Albekizan looked up the spiral stairwell heading to the tower’s roof, high above. The voice had come from there but he saw no hint of movement in the shadows.
“Two arrows and already you’re dying,” the voice mocked. “It took so many to lay Bodiel low.”
“I’ve strength enough to kill you twice!” Albekizan yelled. As his voice echoed throughout the tower, he listened to the words as though a stranger spoke them. Such bluster. Such boast. Was this all he’d become? Then he swallowed, and said, “Just as you killed my son twice, taking both body and flame.”
“Then we have something in common,” Bitterwood answered.
His voice seemed closer now. Albekizan limped forward. He clenched his teeth to beat back the pain, then climbed the stairs in pursuit of his tormentor.
“My family died twice as well,” Bitterwood said from somewhere just ahead. “We killed them together, you and I, just as to
gether we killed Bodiel.”
Albekizan climbed faster now, driven by the nearness of the voice. He expected to catch sight of his foe any second.
“Hurry!” Bitterwood taunted. “Faster!”
“Cease your prattling!” Albekizan commanded.
“Soon enough,” the voice said, trailing into the distance.
JANDRA PLACED THE misshapen helmet on Vendevorex’s scalp. She placed her hands upon it, closing her eyes. The helmet was the interface between Ven’s mind and the nano-machines. It was sensitive to his every thought. Could it allow her to reach into the last traces of his mind?
“Wake up, Ven,” she said. “I need you.”
“Jandra,” he answered, his voice as strong as ever. “You’ve come back.”
Jandra opened her eyes, expecting to see her revived mentor. But Vendevorex still lay lifeless and limp in her lap. Had it only been her imagination?
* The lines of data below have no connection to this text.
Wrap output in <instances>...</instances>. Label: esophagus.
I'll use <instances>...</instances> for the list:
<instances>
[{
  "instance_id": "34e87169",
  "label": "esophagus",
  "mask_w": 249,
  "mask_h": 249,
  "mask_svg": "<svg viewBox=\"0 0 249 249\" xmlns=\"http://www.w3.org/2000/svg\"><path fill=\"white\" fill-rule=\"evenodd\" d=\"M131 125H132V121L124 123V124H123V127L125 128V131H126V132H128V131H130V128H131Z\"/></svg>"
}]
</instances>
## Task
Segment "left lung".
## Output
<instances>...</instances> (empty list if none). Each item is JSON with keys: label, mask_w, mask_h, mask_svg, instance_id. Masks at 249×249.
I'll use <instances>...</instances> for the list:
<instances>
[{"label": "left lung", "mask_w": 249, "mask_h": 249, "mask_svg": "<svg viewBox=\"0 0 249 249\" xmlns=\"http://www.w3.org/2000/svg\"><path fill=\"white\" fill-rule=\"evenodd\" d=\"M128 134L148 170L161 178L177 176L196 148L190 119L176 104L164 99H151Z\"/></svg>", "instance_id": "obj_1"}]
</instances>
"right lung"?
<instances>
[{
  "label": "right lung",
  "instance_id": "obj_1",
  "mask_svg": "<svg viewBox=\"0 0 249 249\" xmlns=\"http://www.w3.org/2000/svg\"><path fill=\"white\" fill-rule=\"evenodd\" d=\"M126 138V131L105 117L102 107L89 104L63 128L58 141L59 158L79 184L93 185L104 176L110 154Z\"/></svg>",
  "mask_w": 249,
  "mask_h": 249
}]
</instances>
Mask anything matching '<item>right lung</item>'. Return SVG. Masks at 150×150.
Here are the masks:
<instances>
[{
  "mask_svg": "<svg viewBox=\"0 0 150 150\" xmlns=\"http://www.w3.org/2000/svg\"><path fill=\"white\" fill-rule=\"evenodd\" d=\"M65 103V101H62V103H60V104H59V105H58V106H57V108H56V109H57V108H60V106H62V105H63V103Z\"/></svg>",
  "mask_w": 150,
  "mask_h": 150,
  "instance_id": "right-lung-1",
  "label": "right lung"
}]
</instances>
“No,” Vendevorex answered, the voice coming not from his lips but from inside her mind. “Not your imagination. The skullcap is responding to my last flicker of life and relaying my thoughts to you. My soul stirred when I heard your voice. I’m so happy you’ve returned.”
“I had to tell you, Ven,” she said, blinking back tears. “I… I forgive you. You were right. Fifteen years of kindness and devotion do pay the debt of a single horrible decision. I love you, Ven. I had to let you know.”
“Thank you,” he said, his mental voice fading. “There’s something I should say to you.”
“Save your strength,” she said. “Heal yourself.”
“It’s too late. You did good work, but my body was too torn. I may have only seconds remaining. I must say this. You’ve grown to be a good, strong, willful woman, Jandra. I’ve always thought of you as my daughter. Seeing the woman you’ve become fills me with pride.”
“Oh, Ven,” she said, squeezing his talon, searching his face for any flicker of life.
“I will always love you, Jandra,” he said, his voice faint, distant, vanishing, at last, into static.